**ASSIGNED TASK**
Write out the listing below exactly, beginning at its first line and ending with the line that contains "MegaDetector max animal confidence: 0.84".

START RECORDS FOR THE EXERCISE

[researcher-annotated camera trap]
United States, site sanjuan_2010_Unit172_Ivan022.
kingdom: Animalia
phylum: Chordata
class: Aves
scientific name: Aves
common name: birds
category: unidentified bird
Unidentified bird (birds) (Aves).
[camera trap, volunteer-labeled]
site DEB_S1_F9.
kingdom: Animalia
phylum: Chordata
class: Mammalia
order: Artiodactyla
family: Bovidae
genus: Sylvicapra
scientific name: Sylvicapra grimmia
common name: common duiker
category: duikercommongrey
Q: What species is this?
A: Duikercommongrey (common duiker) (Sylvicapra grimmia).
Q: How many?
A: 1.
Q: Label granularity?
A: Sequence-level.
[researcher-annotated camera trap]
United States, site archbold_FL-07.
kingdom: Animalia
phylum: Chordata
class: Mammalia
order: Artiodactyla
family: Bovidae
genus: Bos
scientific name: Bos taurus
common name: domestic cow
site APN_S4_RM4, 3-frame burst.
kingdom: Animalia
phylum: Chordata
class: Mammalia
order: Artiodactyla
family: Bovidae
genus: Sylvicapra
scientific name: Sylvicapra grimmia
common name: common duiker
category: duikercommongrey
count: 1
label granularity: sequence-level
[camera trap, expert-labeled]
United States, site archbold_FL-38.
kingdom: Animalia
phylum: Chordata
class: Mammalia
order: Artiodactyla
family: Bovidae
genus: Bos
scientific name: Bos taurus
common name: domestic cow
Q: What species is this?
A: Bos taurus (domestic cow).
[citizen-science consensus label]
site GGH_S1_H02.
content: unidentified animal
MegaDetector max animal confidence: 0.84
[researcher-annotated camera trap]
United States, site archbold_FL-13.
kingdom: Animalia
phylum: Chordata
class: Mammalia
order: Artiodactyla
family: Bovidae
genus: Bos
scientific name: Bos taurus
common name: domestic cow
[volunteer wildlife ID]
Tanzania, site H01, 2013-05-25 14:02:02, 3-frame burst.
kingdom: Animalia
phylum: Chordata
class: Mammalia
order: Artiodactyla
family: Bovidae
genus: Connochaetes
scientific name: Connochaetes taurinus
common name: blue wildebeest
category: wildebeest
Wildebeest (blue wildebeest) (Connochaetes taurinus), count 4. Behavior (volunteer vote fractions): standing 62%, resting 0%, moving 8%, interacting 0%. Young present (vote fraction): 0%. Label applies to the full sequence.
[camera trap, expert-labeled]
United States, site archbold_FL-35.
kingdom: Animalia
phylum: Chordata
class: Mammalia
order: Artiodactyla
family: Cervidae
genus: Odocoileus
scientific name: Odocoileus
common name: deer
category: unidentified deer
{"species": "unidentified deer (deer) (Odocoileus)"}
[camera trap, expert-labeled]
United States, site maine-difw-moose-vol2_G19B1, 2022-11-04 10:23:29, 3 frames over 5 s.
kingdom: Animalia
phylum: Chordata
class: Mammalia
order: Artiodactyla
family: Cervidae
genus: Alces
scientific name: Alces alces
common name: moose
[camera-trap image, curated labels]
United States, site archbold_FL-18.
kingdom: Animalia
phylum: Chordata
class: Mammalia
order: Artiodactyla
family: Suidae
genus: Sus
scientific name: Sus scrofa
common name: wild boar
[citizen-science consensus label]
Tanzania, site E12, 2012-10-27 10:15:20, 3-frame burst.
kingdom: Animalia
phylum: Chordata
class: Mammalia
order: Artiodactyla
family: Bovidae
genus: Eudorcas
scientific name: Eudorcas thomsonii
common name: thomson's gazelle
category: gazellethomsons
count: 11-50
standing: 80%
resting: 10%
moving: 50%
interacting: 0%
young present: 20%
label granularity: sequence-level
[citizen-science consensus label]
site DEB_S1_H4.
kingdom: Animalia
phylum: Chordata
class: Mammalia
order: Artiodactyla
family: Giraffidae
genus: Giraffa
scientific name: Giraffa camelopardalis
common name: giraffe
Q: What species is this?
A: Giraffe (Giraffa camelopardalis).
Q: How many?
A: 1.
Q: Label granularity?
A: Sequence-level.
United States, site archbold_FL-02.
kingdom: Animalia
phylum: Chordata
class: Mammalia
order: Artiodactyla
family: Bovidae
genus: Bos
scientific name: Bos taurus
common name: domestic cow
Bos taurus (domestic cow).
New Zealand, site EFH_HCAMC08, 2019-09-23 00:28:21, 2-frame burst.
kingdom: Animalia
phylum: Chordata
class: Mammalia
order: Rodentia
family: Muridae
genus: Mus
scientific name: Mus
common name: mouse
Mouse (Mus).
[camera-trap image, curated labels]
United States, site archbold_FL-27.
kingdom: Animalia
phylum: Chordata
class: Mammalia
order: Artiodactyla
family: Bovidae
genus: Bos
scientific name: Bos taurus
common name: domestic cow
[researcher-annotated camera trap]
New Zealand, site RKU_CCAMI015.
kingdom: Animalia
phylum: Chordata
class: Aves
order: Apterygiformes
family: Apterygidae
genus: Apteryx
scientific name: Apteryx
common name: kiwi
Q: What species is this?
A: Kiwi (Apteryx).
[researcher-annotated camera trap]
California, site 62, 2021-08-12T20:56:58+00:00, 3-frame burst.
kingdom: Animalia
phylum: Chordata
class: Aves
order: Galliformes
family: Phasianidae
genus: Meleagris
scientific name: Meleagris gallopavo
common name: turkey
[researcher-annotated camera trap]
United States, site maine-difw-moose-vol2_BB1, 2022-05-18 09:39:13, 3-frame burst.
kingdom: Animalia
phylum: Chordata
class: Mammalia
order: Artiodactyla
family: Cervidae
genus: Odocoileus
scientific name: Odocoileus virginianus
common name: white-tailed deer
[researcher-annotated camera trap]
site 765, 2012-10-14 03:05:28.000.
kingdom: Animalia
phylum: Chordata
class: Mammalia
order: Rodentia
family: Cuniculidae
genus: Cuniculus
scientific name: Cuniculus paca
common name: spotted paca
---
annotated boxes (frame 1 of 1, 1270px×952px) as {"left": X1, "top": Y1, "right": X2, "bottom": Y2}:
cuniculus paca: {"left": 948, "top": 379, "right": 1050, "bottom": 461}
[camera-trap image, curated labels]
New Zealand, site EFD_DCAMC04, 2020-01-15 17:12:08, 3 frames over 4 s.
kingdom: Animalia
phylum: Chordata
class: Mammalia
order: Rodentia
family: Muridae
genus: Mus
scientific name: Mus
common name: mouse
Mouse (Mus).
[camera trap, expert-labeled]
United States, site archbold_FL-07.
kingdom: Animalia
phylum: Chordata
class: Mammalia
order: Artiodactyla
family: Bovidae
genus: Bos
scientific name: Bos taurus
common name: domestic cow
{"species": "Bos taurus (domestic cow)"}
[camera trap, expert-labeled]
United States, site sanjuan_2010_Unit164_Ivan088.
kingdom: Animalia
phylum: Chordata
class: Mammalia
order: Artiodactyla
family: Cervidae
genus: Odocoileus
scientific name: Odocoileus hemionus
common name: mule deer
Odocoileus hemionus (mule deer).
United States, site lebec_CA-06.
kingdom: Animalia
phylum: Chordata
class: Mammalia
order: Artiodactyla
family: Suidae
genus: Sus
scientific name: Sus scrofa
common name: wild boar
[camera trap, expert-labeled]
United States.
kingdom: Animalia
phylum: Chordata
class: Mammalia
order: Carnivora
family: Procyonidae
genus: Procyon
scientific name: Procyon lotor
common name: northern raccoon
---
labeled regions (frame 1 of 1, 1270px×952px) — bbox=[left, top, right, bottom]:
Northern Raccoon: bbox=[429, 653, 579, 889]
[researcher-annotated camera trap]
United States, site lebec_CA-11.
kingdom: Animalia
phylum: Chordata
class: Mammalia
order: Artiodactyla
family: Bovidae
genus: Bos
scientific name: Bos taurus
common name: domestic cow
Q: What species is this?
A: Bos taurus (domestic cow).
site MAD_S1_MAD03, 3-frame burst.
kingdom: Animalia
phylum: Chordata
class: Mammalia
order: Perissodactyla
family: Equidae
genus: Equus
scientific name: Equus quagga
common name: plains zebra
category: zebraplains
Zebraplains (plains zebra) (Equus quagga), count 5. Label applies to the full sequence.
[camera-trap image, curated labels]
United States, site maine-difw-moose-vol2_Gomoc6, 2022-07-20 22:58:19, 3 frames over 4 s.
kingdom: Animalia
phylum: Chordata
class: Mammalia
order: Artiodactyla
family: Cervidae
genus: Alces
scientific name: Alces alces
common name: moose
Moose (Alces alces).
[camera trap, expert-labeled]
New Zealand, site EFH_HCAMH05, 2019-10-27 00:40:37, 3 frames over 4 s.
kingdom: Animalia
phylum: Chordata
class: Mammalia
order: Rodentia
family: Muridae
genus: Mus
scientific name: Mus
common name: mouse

END RECORDS FOR THE EXERCISE

**ANSWER SPACE**
[researcher-annotated camera trap]
United States, site sanjuan_2010_Unit172_Ivan022.
kingdom: Animalia
phylum: Chordata
class: Aves
scientific name: Aves
common name: birds
category: unidentified bird
Unidentified bird (birds) (Aves).
[camera trap, volunteer-labeled]
site DEB_S1_F9.
kingdom: Animalia
phylum: Chordata
class: Mammalia
order: Artiodactyla
family: Bovidae
genus: Sylvicapra
scientific name: Sylvicapra grimmia
common name: common duiker
category: duikercommongrey
Q: What species is this?
A: Duikercommongrey (common duiker) (Sylvicapra grimmia).
Q: How many?
A: 1.
Q: Label granularity?
A: Sequence-level.
[researcher-annotated camera trap]
United States, site archbold_FL-07.
kingdom: Animalia
phylum: Chordata
class: Mammalia
order: Artiodactyla
family: Bovidae
genus: Bos
scientific name: Bos taurus
common name: domestic cow
site APN_S4_RM4, 3-frame burst.
kingdom: Animalia
phylum: Chordata
class: Mammalia
order: Artiodactyla
family: Bovidae
genus: Sylvicapra
scientific name: Sylvicapra grimmia
common name: common duiker
category: duikercommongrey
count: 1
label granularity: sequence-level
[camera trap, expert-labeled]
United States, site archbold_FL-38.
kingdom: Animalia
phylum: Chordata
class: Mammalia
order: Artiodactyla
family: Bovidae
genus: Bos
scientific name: Bos taurus
common name: domestic cow
Q: What species is this?
A: Bos taurus (domestic cow).
[citizen-science consensus label]
site GGH_S1_H02.
content: unidentified animal
MegaDetector max animal confidence: 0.84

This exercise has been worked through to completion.